Certainly given a list of real numbers with a functional way of
indexing them, then diagonalisation enables us to construct another
real number. But maybe there still might be a denumerable number of
all the real numbers in an interval without any possibility of finding
a function which lists them, in which case we would have no diagonal
means of producing another. We seem to need a further proof that being
denumerable in size means being listable by means of a function.
4. Paradoxes of Self-Reference
The possibility that Cantor's diagonal procedure is a paradox in its
own right is not usually entertained, although a direct application of
it does yield an acknowledged paradox: Richard's Paradox. Consider for
a start all finite sequences of the twenty six letters of the English
alphabet, the ten digits, a comma, a full stop, a dash and a blank
space. Order these expressions according, first, to the number of
symbols, and then lexicographically within each such set. We then have
a way of identifying the n-th member of this collection. Now some of
these expressions are English phrases, and some of those phrases will
define real numbers. Let E be the sub-collection which does this, and
suppose we can again identify the n-th place in this, for each natural
number n. Then the following phrase, as Richard pointed out, would
seem to define a real number which is not defined in the collection:
"The real number whose whole part is zero, and whose n-th decimal
place is p plus 1 if the n-th decimal of the real number defined by
the n-th member of E is p, and p is neither 8 or 9, and is simply one
if this n-th decimal is eight or nine." But this expression is a
finite sequence of the previously described kind.

● WHAT TO WORK ON: Write out the full passage on diagonalization and Richard's Paradox, word for word.

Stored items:
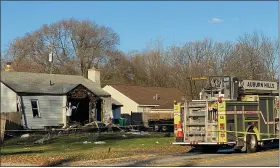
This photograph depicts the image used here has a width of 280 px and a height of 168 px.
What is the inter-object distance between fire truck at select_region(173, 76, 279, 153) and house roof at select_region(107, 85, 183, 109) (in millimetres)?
32461

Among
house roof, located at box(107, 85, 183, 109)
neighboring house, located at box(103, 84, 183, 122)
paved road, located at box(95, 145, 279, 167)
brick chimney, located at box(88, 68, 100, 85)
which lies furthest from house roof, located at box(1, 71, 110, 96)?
paved road, located at box(95, 145, 279, 167)

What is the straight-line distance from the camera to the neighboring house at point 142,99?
53375 millimetres

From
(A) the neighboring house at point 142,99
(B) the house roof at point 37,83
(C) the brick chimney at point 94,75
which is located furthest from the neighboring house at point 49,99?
(A) the neighboring house at point 142,99

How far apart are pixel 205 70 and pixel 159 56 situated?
21.0 metres

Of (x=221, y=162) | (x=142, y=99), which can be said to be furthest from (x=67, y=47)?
(x=221, y=162)

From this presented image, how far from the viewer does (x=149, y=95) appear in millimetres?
55750

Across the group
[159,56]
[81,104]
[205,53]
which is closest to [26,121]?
[81,104]

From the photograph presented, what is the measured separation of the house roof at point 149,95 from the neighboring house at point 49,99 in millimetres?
12475

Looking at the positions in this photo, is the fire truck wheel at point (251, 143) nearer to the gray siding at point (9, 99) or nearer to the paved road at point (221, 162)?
the paved road at point (221, 162)

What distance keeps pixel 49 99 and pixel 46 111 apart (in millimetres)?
903

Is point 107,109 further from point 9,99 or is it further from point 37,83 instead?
point 9,99

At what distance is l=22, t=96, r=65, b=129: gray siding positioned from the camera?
35.1 metres

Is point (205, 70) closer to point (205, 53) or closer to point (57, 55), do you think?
point (205, 53)

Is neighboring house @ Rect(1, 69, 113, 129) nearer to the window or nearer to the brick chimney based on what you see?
the window
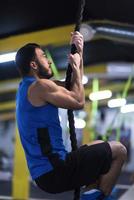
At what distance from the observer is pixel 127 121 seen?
703 inches

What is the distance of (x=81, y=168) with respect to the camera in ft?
7.95

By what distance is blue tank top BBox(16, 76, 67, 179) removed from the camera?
241cm

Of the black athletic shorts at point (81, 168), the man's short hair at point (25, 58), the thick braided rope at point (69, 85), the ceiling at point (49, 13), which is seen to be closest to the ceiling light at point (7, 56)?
the ceiling at point (49, 13)

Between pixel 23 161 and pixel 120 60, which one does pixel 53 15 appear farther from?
pixel 23 161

● OUTPUT:
Certainly given a list of real numbers with a functional way of
indexing them, then diagonalisation enables us to construct another
real number. But maybe there still might be a denumerable number of
all the real numbers in an interval without any possibility of finding
a function which lists them, in which case we would have no diagonal
means of producing another. We seem to need a further proof that being
denumerable in size means being listable by means of a function.
4. Paradoxes of Self-Reference
The possibility that Cantor's diagonal procedure is a paradox in its
own right is not usually entertained, although a direct application of
it does yield an acknowledged paradox: Richard's Paradox. Consider for
a start all finite sequences of the twenty six letters of the English
alphabet, the ten digits, a comma, a full stop, a dash and a blank
space. Order these expressions according, first, to the number of
symbols, and then lexicographically within each such set. We then have
a way of identifying the n-th member of this collection. Now some of
these expressions are English phrases, and some of those phrases will
define real numbers. Let E be the sub-collection which does this, and
suppose we can again identify the n-th place in this, for each natural
number n. Then the following phrase, as Richard pointed out, would
seem to define a real number which is not defined in the collection:
"The real number whose whole part is zero, and whose n-th decimal
place is p plus 1 if the n-th decimal of the real number defined by
the n-th member of E is p, and p is neither 8 or 9, and is simply one
if this n-th decimal is eight or nine." But this expression is a
finite sequence of the previously described kind.